[What to produce]
The records below must be retyped exactly.

>> BEGIN

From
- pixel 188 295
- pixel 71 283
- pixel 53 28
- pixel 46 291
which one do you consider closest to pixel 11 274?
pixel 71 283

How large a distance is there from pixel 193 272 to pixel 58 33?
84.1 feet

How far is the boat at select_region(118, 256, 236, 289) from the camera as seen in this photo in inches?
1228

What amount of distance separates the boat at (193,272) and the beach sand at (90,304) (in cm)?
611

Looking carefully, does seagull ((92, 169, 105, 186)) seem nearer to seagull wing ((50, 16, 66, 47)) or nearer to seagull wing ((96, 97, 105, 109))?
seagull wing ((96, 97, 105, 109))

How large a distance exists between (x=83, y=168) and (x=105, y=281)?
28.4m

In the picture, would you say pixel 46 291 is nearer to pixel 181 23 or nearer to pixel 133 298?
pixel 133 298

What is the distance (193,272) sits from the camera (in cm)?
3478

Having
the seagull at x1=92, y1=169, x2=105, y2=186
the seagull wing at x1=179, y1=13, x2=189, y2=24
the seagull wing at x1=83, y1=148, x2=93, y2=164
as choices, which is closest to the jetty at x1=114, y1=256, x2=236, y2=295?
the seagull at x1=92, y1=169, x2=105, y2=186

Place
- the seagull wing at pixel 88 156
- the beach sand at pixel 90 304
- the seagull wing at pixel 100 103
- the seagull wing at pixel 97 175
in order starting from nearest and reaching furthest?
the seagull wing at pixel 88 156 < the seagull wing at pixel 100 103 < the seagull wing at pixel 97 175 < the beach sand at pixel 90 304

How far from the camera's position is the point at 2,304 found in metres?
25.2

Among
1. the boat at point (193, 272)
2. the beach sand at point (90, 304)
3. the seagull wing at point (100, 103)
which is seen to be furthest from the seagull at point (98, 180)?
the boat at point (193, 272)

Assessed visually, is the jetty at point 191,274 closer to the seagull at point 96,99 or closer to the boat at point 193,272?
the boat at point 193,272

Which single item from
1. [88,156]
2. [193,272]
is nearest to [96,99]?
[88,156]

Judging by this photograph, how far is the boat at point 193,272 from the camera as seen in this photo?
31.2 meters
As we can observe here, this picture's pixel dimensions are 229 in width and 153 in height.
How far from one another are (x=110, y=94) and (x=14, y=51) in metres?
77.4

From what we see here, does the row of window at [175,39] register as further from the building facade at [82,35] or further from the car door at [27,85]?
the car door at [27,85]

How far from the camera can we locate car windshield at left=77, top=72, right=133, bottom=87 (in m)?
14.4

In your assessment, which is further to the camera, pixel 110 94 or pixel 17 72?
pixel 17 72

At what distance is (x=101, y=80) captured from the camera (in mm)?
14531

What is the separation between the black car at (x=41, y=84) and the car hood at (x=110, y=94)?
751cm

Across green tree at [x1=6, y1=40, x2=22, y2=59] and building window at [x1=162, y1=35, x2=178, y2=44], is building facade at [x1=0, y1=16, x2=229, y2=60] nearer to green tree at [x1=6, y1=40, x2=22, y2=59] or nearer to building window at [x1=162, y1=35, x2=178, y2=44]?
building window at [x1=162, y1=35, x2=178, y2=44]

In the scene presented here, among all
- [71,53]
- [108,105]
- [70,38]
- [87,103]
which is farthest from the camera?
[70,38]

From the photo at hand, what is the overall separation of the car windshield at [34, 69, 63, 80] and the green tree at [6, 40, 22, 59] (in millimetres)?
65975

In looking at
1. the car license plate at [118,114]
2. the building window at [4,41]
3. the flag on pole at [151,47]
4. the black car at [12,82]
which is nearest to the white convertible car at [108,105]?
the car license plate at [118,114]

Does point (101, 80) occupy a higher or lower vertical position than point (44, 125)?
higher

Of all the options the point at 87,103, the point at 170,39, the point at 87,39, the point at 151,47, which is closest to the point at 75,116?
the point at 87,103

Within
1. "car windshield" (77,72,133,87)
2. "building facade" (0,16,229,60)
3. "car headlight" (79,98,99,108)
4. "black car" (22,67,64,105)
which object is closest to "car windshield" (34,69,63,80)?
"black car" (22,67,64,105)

>> END

[Solution]
From
- pixel 188 295
- pixel 71 283
- pixel 53 28
- pixel 46 291
which one do you consider closest to pixel 11 274?
pixel 71 283

How large a distance is there from pixel 193 272 to pixel 58 33?
84.1 feet

How far is the boat at select_region(118, 256, 236, 289) from the camera as seen in this photo in inches?
1228

What amount of distance separates the boat at (193,272) and the beach sand at (90,304) (in cm)?
611

Looking carefully, does seagull ((92, 169, 105, 186)) seem nearer to seagull wing ((50, 16, 66, 47)) or nearer to seagull wing ((96, 97, 105, 109))?
seagull wing ((96, 97, 105, 109))

How large a distance exists between (x=83, y=168) and (x=105, y=281)?
28.4m

In the picture, would you say pixel 46 291 is nearer to pixel 181 23 or nearer to pixel 133 298?
pixel 133 298

What is the distance (193,272) sits from the camera (in cm)?
3478

Having
the seagull at x1=92, y1=169, x2=105, y2=186
the seagull wing at x1=179, y1=13, x2=189, y2=24
the seagull wing at x1=83, y1=148, x2=93, y2=164
as choices, which is closest to the jetty at x1=114, y1=256, x2=236, y2=295?
the seagull at x1=92, y1=169, x2=105, y2=186

Place
- the seagull wing at pixel 88 156
- the beach sand at pixel 90 304
- the seagull wing at pixel 100 103
- the seagull wing at pixel 97 175
in order starting from nearest and reaching furthest?
the seagull wing at pixel 88 156 < the seagull wing at pixel 100 103 < the seagull wing at pixel 97 175 < the beach sand at pixel 90 304

How far from the camera's position is the point at 2,304 found in metres?
25.2

Among
1. the boat at point (193, 272)
2. the beach sand at point (90, 304)
3. the seagull wing at point (100, 103)
which is seen to be furthest from the seagull at point (98, 180)?
the boat at point (193, 272)

Assessed visually, is the jetty at point 191,274 closer to the seagull at point 96,99 or closer to the boat at point 193,272?
the boat at point 193,272

Which single item from
1. [88,156]
2. [193,272]
is nearest to [96,99]?
[88,156]

Judging by this photograph, how far is the boat at point 193,272 from the camera as seen in this photo?
31.2 meters
As we can observe here, this picture's pixel dimensions are 229 in width and 153 in height.
How far from one another are (x=110, y=94) and (x=14, y=51) in metres?
77.4

From what we see here, does the row of window at [175,39] register as further from the building facade at [82,35] or further from the car door at [27,85]?
the car door at [27,85]

How far from the camera can we locate car windshield at left=77, top=72, right=133, bottom=87 (in m)?
14.4

In your assessment, which is further to the camera, pixel 110 94 or pixel 17 72?
pixel 17 72

At what distance is (x=101, y=80) captured from the camera (in mm)?
14531

What is the separation between the black car at (x=41, y=84) and the car hood at (x=110, y=94)?
751cm

Across green tree at [x1=6, y1=40, x2=22, y2=59] and building window at [x1=162, y1=35, x2=178, y2=44], is building facade at [x1=0, y1=16, x2=229, y2=60] nearer to green tree at [x1=6, y1=40, x2=22, y2=59] or nearer to building window at [x1=162, y1=35, x2=178, y2=44]?
building window at [x1=162, y1=35, x2=178, y2=44]

In the scene presented here, among all
- [71,53]
- [108,105]
- [70,38]
- [87,103]
which is farthest from the camera?
[70,38]

From the photo at hand, what is the overall separation of the car windshield at [34, 69, 63, 80] and the green tree at [6, 40, 22, 59] (in millimetres)?
65975

In looking at
1. the car license plate at [118,114]
2. the building window at [4,41]
3. the flag on pole at [151,47]
4. the black car at [12,82]
which is nearest to the white convertible car at [108,105]?
the car license plate at [118,114]

Does point (101, 80) occupy a higher or lower vertical position than point (44, 125)?
higher

Of all the options the point at 87,103, the point at 170,39, the point at 87,39, the point at 151,47, which is closest to the point at 75,116?
the point at 87,103

Within
1. "car windshield" (77,72,133,87)
2. "building facade" (0,16,229,60)
3. "car headlight" (79,98,99,108)
4. "black car" (22,67,64,105)
which object is closest to "car windshield" (34,69,63,80)?
"black car" (22,67,64,105)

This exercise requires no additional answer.